> _Your tasks_:
1. In the HBase issue thread, which two other ZooKeeper threads does the commenter say there should be?
2. Shorten the paragraph in the HBase issue thread that begins "One of the threads was stuck here" into a single brief sentence that keeps its main facts.
3. Carry on writing the HBase issue thread from its last line.

> _Text segment_:
>>>>>

Posted by "Todd Lipcon (JIRA)" <ji...@apache.org>.
    [ https://issues.apache.org/jira/browse/HBASE-2966?page=com.atlassian.jira.plugin.system.issuetabpanels:comment-tabpanel&focusedCommentId=12907100#action_12907100 ] 

Todd Lipcon commented on HBASE-2966:
------------------------------------

I replied on IRC but guess you missed it.. got a stack trace for the other ZK threads? There should be a SendThread and an EventThread

> HBase client stuck on org.apache.zookeeper.ClientCnxn.submitRequest(ClientCnxn.java:1278) holding regionLockObject lock
> -----------------------------------------------------------------------------------------------------------------------
>
>                 Key: HBASE-2966
>                 URL: https://issues.apache.org/jira/browse/HBASE-2966
>             Project: HBase
>          Issue Type: Bug
>            Reporter: Kannan Muthukkaruppan
>
> We noticed in one case the HBase client program got stuck on Zookeeper.exists() call.
>  
> One of the threads was stuck here on the ZK call while holding an HBase level lock (regionLockObject in locateRegionInMeta()).
> {code} 
> "thrift-0-thread-8" prio=10 tid=0x00007f189ca4c000 nid=0x550f in Object.wait() [0x0000000044241000]
>    java.lang.Thread.State: WAITING (on object monitor)
>                 at java.lang.Object.wait(Native Method)

<<<<<

> _Data section_:

>>>>>

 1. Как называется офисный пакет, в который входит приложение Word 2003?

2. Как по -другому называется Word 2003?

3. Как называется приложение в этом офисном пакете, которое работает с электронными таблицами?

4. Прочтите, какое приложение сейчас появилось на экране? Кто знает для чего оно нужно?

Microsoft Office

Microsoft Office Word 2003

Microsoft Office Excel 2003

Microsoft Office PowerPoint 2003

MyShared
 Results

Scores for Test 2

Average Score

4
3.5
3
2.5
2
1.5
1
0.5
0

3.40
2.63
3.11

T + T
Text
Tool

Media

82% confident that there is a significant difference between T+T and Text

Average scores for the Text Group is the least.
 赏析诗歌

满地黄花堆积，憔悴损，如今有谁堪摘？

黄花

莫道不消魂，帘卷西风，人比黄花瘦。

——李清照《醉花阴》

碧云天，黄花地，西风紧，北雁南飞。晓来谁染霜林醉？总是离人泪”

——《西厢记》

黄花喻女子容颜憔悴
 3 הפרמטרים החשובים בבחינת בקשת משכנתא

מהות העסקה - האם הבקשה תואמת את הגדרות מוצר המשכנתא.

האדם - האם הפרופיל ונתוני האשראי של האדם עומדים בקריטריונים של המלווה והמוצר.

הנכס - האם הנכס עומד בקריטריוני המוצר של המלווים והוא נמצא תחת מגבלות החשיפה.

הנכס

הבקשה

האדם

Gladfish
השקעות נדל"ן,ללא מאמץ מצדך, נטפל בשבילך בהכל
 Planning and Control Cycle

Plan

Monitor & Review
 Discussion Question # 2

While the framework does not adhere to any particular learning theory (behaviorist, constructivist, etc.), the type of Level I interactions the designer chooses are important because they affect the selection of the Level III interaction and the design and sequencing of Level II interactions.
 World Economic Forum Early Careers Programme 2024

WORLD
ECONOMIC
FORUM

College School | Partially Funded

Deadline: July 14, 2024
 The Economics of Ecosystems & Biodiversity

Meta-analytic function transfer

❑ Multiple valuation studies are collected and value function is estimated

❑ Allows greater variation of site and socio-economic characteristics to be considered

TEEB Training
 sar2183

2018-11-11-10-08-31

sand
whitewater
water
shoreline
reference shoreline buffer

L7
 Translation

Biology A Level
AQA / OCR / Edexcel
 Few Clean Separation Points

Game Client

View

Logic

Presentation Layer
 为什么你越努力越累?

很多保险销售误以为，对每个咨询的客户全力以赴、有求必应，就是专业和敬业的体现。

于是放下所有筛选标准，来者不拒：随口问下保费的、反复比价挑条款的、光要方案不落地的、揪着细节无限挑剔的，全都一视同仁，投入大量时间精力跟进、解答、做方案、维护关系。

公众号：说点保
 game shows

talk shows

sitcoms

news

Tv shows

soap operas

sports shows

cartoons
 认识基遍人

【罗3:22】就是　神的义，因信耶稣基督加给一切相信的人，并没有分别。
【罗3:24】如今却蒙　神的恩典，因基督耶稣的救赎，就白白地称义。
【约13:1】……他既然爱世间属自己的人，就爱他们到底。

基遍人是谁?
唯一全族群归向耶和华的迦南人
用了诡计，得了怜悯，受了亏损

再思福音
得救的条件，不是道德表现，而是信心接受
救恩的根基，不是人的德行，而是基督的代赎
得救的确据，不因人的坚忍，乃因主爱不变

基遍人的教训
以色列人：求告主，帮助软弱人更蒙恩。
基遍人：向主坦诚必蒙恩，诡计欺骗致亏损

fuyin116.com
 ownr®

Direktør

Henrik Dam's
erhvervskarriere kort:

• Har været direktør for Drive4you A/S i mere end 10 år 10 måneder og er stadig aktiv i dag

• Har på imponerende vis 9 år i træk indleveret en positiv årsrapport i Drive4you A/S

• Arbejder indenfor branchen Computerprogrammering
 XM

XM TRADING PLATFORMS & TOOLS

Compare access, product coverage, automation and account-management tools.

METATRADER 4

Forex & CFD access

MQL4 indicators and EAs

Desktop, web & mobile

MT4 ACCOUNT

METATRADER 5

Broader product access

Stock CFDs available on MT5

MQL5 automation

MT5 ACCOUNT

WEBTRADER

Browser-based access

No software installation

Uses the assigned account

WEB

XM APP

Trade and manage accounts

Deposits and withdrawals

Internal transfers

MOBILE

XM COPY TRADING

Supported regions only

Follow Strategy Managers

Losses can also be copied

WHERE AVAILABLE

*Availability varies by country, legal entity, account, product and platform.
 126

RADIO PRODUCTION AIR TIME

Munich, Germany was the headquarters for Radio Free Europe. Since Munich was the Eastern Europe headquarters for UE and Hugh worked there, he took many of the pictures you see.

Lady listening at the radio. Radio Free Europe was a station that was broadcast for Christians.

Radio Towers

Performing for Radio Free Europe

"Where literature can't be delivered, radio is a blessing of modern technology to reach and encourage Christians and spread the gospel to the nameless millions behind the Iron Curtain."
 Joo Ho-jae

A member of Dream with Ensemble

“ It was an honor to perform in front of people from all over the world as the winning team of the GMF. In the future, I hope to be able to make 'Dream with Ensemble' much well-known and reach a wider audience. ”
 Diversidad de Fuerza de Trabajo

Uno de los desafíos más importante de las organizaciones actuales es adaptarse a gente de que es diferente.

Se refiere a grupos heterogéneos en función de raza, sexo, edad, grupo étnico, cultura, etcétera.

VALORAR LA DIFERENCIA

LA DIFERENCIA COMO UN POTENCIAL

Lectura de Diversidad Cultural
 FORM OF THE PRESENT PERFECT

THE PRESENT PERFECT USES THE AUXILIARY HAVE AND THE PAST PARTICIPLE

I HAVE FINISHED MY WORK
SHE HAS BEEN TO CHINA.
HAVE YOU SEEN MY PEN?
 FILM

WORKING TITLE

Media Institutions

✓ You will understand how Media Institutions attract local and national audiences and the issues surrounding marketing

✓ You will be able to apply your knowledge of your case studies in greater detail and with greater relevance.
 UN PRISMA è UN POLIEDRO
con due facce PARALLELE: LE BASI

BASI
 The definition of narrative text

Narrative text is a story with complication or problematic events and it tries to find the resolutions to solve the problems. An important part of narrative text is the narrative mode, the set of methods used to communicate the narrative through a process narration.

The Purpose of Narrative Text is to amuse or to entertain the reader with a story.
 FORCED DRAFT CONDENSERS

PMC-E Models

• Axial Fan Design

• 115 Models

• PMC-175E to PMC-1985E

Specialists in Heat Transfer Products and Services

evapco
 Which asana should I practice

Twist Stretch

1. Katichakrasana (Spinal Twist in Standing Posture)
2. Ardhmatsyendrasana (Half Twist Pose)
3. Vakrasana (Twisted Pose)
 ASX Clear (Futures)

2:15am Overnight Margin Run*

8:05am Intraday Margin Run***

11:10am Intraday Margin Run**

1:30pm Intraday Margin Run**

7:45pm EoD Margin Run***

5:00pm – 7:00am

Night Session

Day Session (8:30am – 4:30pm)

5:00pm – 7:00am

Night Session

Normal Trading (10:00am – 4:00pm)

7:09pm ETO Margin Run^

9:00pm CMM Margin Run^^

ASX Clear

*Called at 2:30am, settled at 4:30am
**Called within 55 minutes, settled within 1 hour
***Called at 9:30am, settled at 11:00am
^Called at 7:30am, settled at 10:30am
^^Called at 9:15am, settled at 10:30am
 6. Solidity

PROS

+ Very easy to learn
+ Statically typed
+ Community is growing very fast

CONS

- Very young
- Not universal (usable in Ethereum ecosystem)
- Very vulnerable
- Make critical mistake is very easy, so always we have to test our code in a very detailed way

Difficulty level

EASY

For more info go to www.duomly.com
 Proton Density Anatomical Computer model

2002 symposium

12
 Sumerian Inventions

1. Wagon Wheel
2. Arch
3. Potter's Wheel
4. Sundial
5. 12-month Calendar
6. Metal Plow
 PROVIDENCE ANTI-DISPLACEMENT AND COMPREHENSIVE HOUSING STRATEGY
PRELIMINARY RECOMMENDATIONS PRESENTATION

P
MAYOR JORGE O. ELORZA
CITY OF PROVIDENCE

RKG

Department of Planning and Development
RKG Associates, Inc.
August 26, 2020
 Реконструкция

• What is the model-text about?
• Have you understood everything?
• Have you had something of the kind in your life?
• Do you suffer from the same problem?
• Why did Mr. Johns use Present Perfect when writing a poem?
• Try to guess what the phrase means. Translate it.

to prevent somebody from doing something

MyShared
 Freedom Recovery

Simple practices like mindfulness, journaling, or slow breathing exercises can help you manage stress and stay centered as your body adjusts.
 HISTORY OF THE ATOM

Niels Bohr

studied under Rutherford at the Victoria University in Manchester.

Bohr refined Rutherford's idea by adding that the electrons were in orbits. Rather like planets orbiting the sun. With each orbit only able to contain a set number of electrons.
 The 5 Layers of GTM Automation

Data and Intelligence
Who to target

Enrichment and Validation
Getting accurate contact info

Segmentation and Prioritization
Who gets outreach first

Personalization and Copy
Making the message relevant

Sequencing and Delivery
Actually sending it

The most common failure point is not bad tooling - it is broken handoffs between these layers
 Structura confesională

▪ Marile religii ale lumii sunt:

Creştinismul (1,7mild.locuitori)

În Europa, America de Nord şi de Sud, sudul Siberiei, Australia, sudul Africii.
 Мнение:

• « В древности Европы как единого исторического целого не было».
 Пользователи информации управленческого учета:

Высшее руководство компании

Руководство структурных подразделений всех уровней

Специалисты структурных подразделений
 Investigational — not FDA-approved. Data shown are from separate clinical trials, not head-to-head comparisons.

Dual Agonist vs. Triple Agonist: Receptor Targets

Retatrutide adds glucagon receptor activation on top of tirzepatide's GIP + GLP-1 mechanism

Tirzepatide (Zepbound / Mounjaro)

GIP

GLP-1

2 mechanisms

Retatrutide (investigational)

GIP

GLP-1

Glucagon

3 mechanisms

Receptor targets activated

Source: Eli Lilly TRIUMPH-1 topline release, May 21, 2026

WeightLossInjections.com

<<<<<

> _Answers to the exercise_:
1. A SendThread and an EventThread.

2. A thread hung on the ZooKeeper call while holding the HBase regionLockObject lock in locateRegionInMeta().

3.
>                 at java.lang.Object.wait(Object.java:485)
>                 at org.apache.zookeeper.ClientCnxn.submitRequest(ClientCnxn.java:1278)
>                 - locked <0x00007f1903a0c280> (a org.apache.zookeeper.ClientCnxn$Packet)
>                 at org.apache.zookeeper.ZooKeeper.exists(ZooKeeper.java:804)
>                 at org.apache.zookeeper.ZooKeeper.exists(ZooKeeper.java:837)
>                 at org.apache.hadoop.hbase.zookeeper.ZooKeeperWrapper.getRSDirectoryCount(ZooKeeperWrapper.java:765)
>                 at org.apache.hadoop.hbase.client.HTable.getCurrentNrHRS(HTable.java:173)
>                 at org.apache.hadoop.hbase.client.HTable.<init>(HTable.java:147)
>                 at org.apache.hadoop.hbase.client.MetaScanner.metaScan(MetaScanner.java:124)
>                 at org.apache.hadoop.hbase.client.MetaScanner.metaScan(MetaScanner.java:89)
>                 at org.apache.hadoop.hbase.client.HConnectionManager$TableServers.prefetchRegionCache(HConnectionManager.java:734)
>                 at org.apache.hadoop.hbase.client.HConnectionManager$TableServers.locateRegionInMeta(HConnectionManager.java:785)
>                 - locked <0x00007f190d868848> (a java.lang.Object)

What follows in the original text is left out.